Key foreign exchange reforms elaborated by televised address by NBE Governor Mr.Mamo Mehertu and summarized by the NBE press release as follows:
1. A shift to a market-based exchange regime, whereby banks are henceforth allowed to buy and sell foreign currencies from/to their clients and among themselves at freely negotiated rates, and with the NBE making only limited interventions to support the market in its early days and if justified by disorderly market conditions.
2. The end of surrender requirements to the NBE, allowing foreign exchange to be retained by exporters and commercial banks and thus substantially boosting FX supplies to the private sector.
3. The removal of import restrictions that previously prohibited 38 product categories and the broader liberalization of the foreign exchange market for the imports of goods and services, while capital account outflows remain restricted as before.
4. The improvement of retention rules allowing exporters to retain 50 percent of their foreign exchange proceeds vs 40 percent previously.
5. The complete removal of rules governing banks’ allocation of foreign exchange that was based on a waiting list system for different categories of imports.
6. The introduction of non-bank foreign exchange bureaus that are henceforth free to engage in the buying and selling of foreign currency cash notes at market rates.
7. The removal of restrictions on franco valuta imports, to be implemented shortly through an upcoming regulation.
8. The simplification of rules governing foreign currency accounts, especially those currently held by foreign institutions, FDI companies, and the Diaspora.
9. The allowance for residents to open foreign currency accounts, based on remittance inflows, transfers from abroad, FX-based salary or rental income, and for other specified cases, as well as the ability to use such foreign currency accounts for foreign service payments.
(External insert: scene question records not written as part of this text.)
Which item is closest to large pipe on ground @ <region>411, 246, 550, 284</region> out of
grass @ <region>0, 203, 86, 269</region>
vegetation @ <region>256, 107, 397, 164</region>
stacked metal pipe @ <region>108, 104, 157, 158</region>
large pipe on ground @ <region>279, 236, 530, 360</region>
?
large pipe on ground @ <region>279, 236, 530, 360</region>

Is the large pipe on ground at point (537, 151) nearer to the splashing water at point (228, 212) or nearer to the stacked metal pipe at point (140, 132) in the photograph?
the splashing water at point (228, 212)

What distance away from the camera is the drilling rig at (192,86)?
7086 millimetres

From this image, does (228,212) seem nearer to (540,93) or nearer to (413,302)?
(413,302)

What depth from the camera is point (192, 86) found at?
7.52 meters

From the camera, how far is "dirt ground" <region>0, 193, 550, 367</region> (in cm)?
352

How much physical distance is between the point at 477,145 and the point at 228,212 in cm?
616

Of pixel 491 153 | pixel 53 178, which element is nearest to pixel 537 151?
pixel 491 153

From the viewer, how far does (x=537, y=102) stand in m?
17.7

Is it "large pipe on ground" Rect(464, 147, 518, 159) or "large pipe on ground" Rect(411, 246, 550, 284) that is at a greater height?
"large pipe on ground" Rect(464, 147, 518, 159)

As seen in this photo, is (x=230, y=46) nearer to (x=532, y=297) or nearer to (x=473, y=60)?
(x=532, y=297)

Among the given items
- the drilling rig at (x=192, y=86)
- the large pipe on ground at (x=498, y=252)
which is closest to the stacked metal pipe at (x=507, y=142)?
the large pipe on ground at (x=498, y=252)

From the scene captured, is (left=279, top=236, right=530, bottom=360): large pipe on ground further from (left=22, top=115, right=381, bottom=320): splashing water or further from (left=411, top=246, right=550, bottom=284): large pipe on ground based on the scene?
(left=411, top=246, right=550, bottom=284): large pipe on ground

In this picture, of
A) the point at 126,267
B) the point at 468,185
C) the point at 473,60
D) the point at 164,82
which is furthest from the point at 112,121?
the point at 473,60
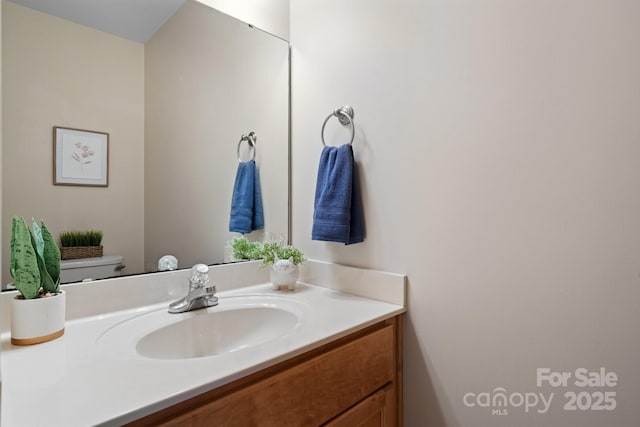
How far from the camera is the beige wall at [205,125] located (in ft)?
3.65

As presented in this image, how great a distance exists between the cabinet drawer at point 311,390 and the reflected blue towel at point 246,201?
2.33ft

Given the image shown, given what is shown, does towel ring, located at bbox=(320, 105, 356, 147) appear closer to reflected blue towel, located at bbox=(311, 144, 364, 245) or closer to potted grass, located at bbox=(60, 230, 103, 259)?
reflected blue towel, located at bbox=(311, 144, 364, 245)

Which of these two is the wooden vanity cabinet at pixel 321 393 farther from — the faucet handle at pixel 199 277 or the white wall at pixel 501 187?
the faucet handle at pixel 199 277

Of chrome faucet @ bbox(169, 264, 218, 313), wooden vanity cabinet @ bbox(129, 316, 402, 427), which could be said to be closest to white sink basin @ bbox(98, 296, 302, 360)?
chrome faucet @ bbox(169, 264, 218, 313)

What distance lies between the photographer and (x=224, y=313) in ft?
3.41

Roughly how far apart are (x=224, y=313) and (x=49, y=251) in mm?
493

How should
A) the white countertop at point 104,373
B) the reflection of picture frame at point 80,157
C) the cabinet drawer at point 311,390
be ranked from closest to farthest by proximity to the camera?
the white countertop at point 104,373
the cabinet drawer at point 311,390
the reflection of picture frame at point 80,157

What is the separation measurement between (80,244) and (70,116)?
1.23 feet

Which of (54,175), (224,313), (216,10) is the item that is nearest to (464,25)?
(216,10)

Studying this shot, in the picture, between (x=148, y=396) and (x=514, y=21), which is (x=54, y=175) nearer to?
(x=148, y=396)

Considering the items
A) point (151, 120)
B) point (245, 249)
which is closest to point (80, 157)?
point (151, 120)

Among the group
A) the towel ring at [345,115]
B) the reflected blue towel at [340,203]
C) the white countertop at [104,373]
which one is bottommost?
the white countertop at [104,373]

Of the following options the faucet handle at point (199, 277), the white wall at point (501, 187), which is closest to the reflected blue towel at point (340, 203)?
the white wall at point (501, 187)

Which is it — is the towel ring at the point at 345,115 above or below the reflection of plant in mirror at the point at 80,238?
above
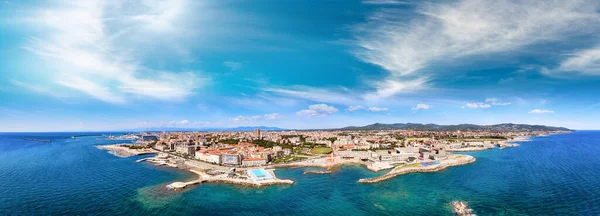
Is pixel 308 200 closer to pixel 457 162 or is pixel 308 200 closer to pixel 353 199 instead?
pixel 353 199

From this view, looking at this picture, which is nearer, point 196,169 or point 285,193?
point 285,193

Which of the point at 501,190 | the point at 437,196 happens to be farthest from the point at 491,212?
the point at 501,190

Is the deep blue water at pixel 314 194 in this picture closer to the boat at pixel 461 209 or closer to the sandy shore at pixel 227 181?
the boat at pixel 461 209

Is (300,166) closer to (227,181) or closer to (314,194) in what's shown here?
(227,181)

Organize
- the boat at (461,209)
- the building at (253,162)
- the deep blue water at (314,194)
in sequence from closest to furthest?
the boat at (461,209)
the deep blue water at (314,194)
the building at (253,162)

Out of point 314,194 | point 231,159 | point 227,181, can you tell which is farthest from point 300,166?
point 314,194

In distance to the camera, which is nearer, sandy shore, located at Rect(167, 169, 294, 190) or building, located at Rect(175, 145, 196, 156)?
sandy shore, located at Rect(167, 169, 294, 190)

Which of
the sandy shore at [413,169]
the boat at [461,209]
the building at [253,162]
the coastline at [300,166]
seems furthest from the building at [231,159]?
the boat at [461,209]

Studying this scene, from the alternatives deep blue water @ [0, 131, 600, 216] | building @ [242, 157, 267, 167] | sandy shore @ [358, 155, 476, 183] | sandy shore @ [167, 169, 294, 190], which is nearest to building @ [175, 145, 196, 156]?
deep blue water @ [0, 131, 600, 216]

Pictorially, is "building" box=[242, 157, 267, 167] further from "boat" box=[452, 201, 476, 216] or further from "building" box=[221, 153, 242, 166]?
"boat" box=[452, 201, 476, 216]
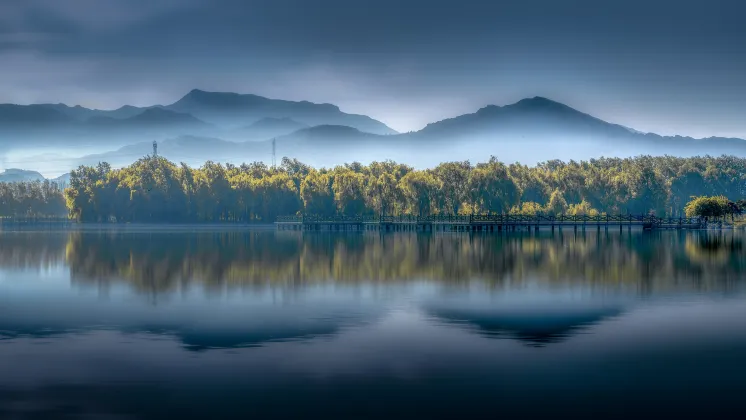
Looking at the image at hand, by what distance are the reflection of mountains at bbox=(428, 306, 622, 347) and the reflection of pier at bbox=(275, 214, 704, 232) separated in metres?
80.5

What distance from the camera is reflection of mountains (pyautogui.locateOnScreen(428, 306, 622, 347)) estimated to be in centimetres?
2570

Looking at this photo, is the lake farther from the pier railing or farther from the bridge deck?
the pier railing

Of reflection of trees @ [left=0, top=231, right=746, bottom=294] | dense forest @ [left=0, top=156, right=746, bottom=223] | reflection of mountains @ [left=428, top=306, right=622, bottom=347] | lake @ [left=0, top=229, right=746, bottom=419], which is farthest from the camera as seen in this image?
dense forest @ [left=0, top=156, right=746, bottom=223]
10. The removal of interest rate ceilings that previously applied to private sector companies or banks when borrowing from abroad.
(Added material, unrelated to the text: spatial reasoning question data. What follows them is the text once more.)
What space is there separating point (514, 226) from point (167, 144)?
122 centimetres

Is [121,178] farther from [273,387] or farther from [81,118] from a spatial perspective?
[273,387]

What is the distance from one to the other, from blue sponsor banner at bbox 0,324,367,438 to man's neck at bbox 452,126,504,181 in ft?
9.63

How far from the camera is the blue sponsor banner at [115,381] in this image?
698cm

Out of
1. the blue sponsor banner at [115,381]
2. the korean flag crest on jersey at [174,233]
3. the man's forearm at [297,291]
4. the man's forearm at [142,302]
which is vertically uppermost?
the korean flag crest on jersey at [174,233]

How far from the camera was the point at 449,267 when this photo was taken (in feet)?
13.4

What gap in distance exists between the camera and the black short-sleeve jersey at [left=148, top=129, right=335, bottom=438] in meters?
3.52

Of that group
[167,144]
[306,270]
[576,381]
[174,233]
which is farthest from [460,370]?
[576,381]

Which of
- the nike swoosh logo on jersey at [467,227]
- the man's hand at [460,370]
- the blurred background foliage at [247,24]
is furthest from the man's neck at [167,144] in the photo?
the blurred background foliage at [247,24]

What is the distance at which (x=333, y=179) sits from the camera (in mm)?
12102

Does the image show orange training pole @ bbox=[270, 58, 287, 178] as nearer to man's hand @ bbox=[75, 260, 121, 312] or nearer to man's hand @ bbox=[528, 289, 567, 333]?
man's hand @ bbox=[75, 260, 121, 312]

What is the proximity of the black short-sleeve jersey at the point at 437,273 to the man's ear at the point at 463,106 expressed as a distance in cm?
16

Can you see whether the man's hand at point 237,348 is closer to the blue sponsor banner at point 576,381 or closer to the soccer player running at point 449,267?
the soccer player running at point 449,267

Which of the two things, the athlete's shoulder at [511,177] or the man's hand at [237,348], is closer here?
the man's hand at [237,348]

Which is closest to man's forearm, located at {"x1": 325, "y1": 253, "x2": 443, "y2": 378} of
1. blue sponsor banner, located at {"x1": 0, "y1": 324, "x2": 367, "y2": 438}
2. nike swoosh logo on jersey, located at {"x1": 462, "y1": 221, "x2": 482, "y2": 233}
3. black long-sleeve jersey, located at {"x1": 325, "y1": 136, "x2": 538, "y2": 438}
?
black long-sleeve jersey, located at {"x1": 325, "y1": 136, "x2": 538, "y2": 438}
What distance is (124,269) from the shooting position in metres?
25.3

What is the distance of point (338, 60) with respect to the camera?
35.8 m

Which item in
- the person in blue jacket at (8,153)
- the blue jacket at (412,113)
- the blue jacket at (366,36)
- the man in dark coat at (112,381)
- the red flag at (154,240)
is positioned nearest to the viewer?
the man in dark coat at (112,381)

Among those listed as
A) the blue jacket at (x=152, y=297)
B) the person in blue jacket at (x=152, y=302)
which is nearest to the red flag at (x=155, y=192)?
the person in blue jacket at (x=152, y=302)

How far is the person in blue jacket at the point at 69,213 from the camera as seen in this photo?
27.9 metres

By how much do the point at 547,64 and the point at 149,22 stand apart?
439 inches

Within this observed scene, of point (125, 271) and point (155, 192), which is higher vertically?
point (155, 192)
11. The opening of Ethiopia’s securities market to foreign investors, with the terms and conditions to be specified further in the near future.
12. The granting of special foreign exchange privileges to companies within Special Economic Zones, including the ability to retain 100 percent of their foreign exchange earnings.
13. The relaxation of various rules on the amount of foreign currency cash notes travelers may carry when traveling into or out of Ethiopia.